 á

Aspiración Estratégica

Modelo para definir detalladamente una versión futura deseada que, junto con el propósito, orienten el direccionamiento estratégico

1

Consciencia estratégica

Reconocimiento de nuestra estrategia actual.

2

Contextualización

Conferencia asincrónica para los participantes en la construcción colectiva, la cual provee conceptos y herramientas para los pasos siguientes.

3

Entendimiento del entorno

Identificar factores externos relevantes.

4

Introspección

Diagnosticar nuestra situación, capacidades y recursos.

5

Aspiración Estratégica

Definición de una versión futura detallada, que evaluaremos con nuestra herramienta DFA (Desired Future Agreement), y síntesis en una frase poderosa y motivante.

*****

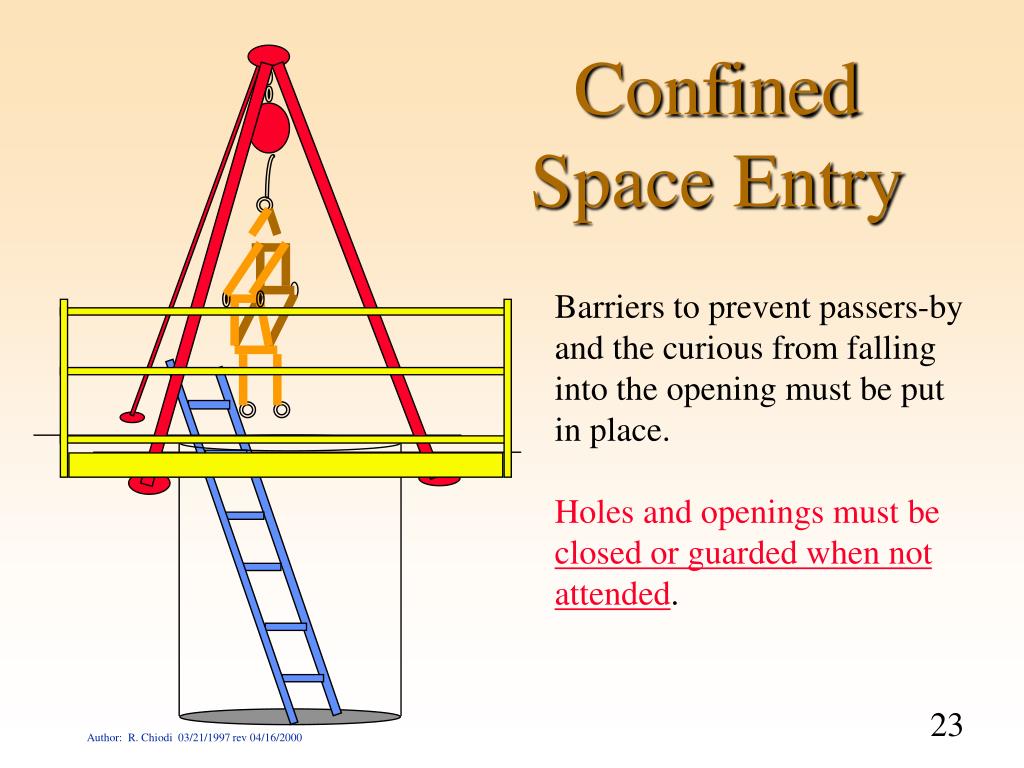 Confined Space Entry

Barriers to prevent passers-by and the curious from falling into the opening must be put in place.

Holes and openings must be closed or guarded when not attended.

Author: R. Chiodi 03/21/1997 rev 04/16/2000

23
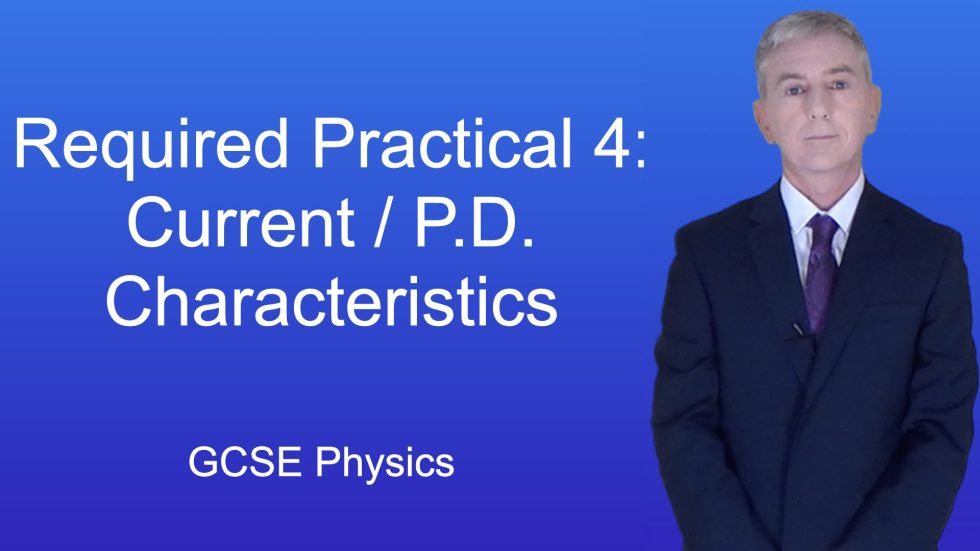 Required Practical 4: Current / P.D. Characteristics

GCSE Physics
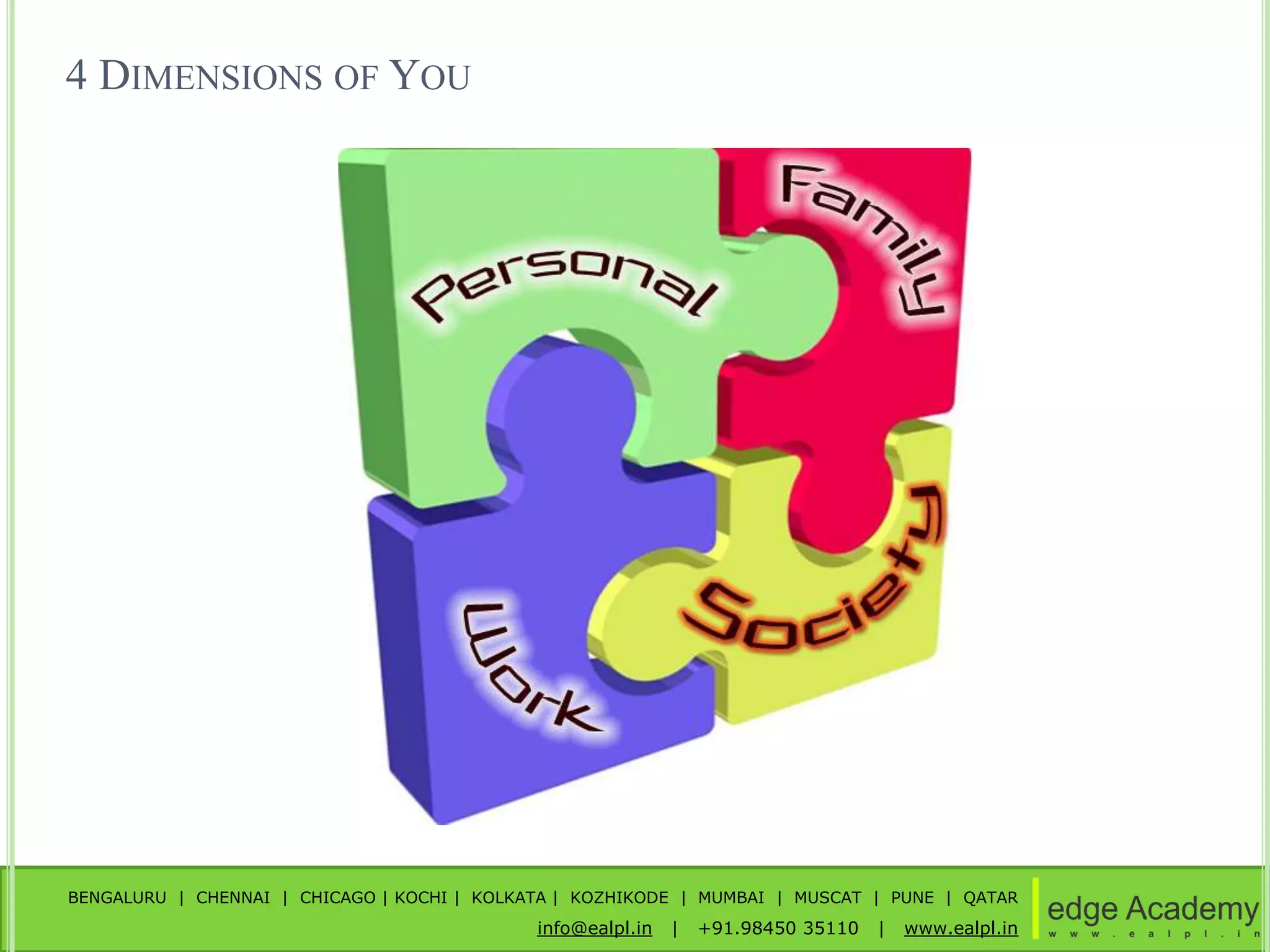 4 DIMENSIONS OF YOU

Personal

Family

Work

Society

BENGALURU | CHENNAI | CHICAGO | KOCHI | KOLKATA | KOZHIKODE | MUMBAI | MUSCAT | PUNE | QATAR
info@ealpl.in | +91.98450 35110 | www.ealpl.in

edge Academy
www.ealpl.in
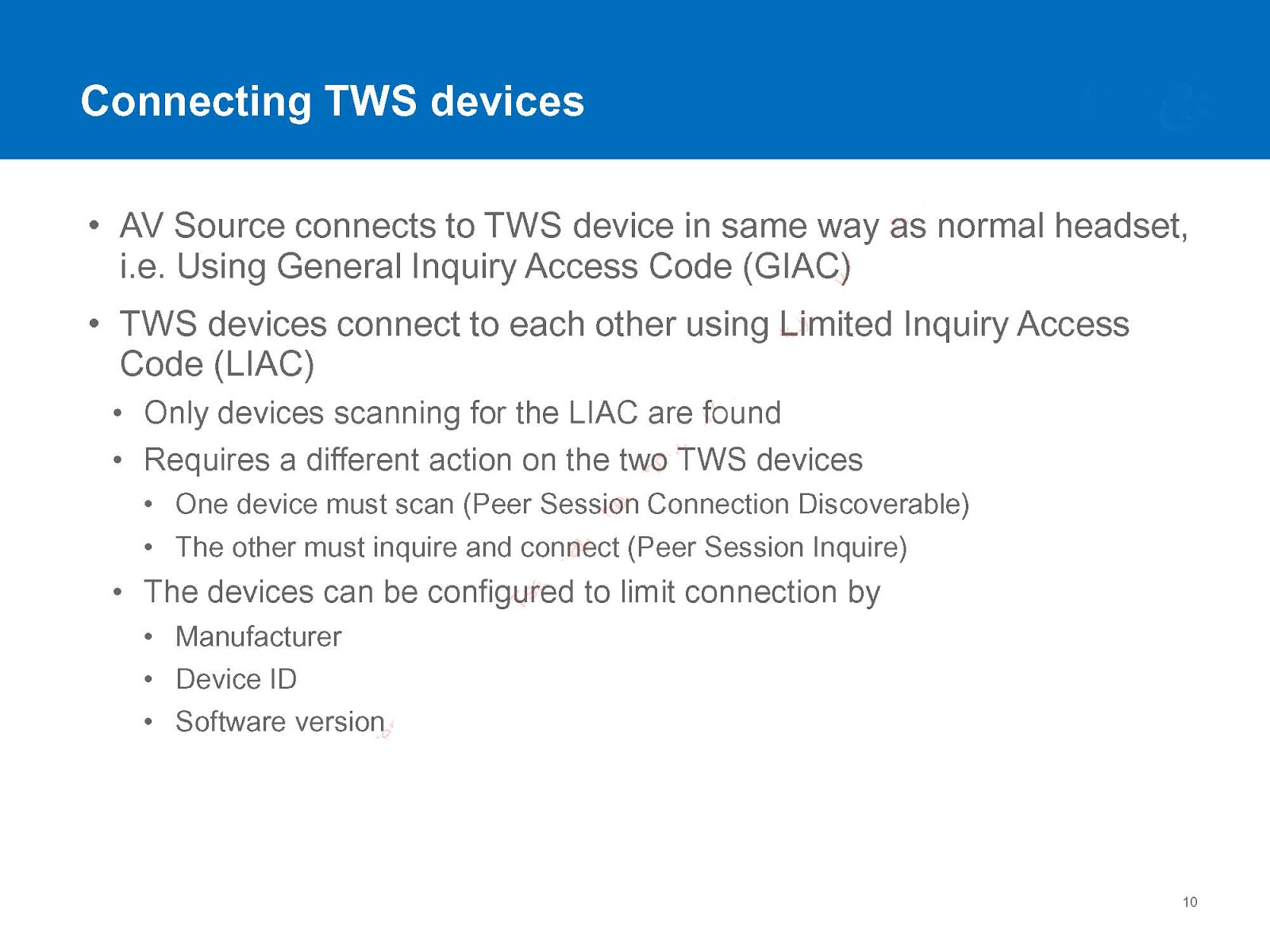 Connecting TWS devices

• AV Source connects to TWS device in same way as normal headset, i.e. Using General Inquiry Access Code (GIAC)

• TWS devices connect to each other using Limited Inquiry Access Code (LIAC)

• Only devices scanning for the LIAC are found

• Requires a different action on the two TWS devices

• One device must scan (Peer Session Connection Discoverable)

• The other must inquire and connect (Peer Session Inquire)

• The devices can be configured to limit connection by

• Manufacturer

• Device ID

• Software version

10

*****

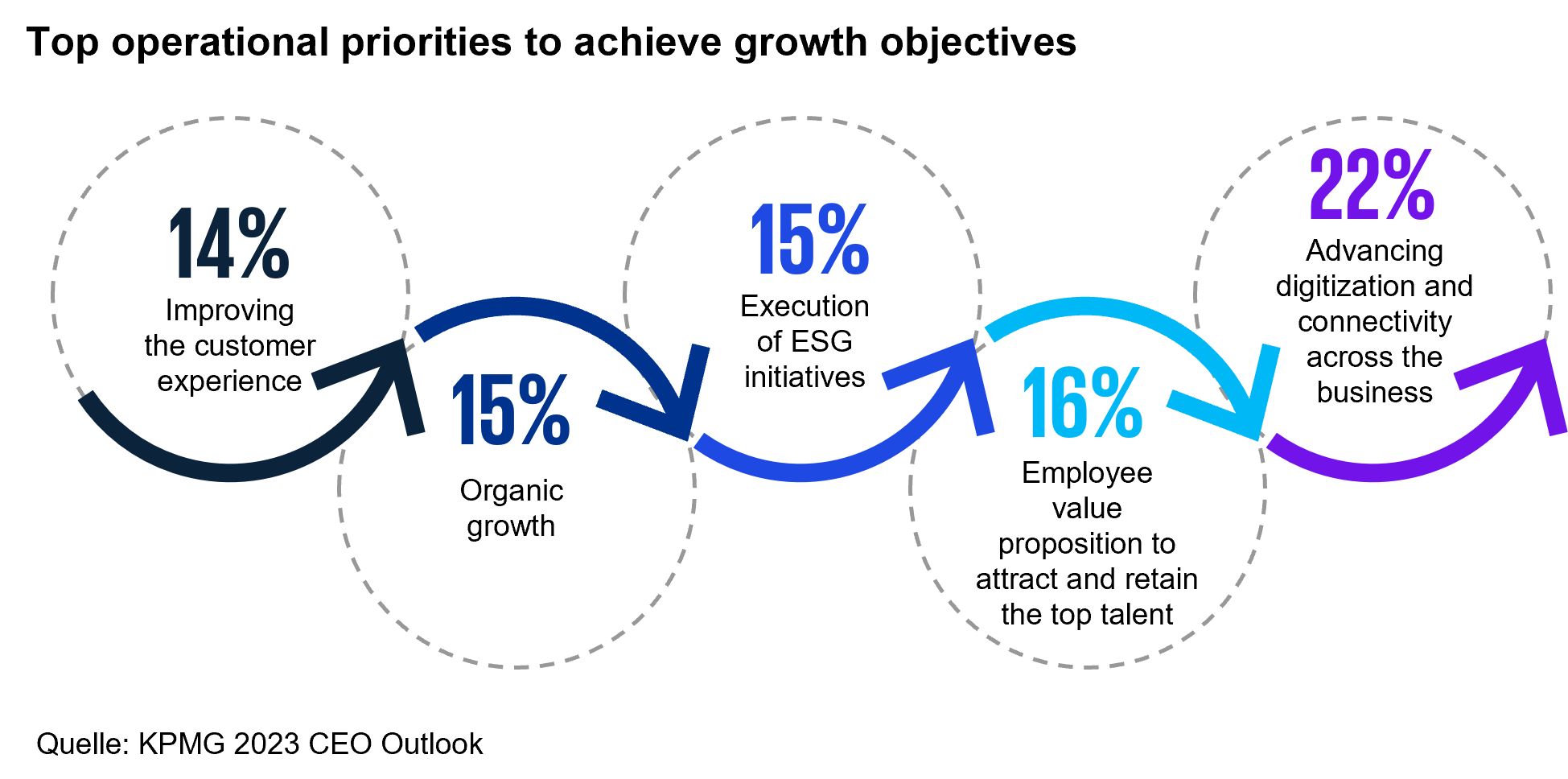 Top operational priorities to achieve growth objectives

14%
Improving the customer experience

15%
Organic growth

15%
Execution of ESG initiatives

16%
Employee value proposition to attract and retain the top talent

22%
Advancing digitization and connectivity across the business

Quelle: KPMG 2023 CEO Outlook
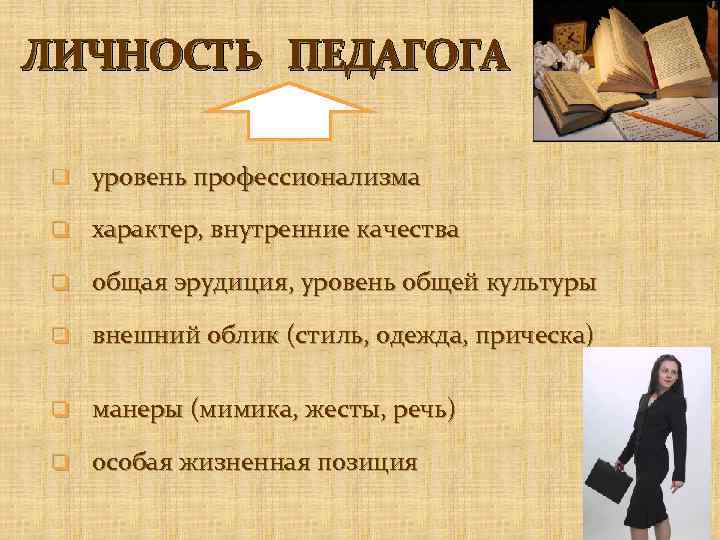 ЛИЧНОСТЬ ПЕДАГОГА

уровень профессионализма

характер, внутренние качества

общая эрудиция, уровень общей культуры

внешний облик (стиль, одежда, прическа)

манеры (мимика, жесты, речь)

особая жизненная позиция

*****

WHAT IS BEING ASKED
In the material above, the stretch from the line with "Top operational priorities" through the line with "особая жизненная позиция" is to be given again exactly, minus the pictures.

SOLUTION TO THIS TASK
 Top operational priorities to achieve growth objectives

14%
Improving the customer experience

15%
Organic growth

15%
Execution of ESG initiatives

16%
Employee value proposition to attract and retain the top talent

22%
Advancing digitization and connectivity across the business

Quelle: KPMG 2023 CEO Outlook
 ЛИЧНОСТЬ ПЕДАГОГА

уровень профессионализма

характер, внутренние качества

общая эрудиция, уровень общей культуры

внешний облик (стиль, одежда, прическа)

манеры (мимика, жесты, речь)

особая жизненная позиция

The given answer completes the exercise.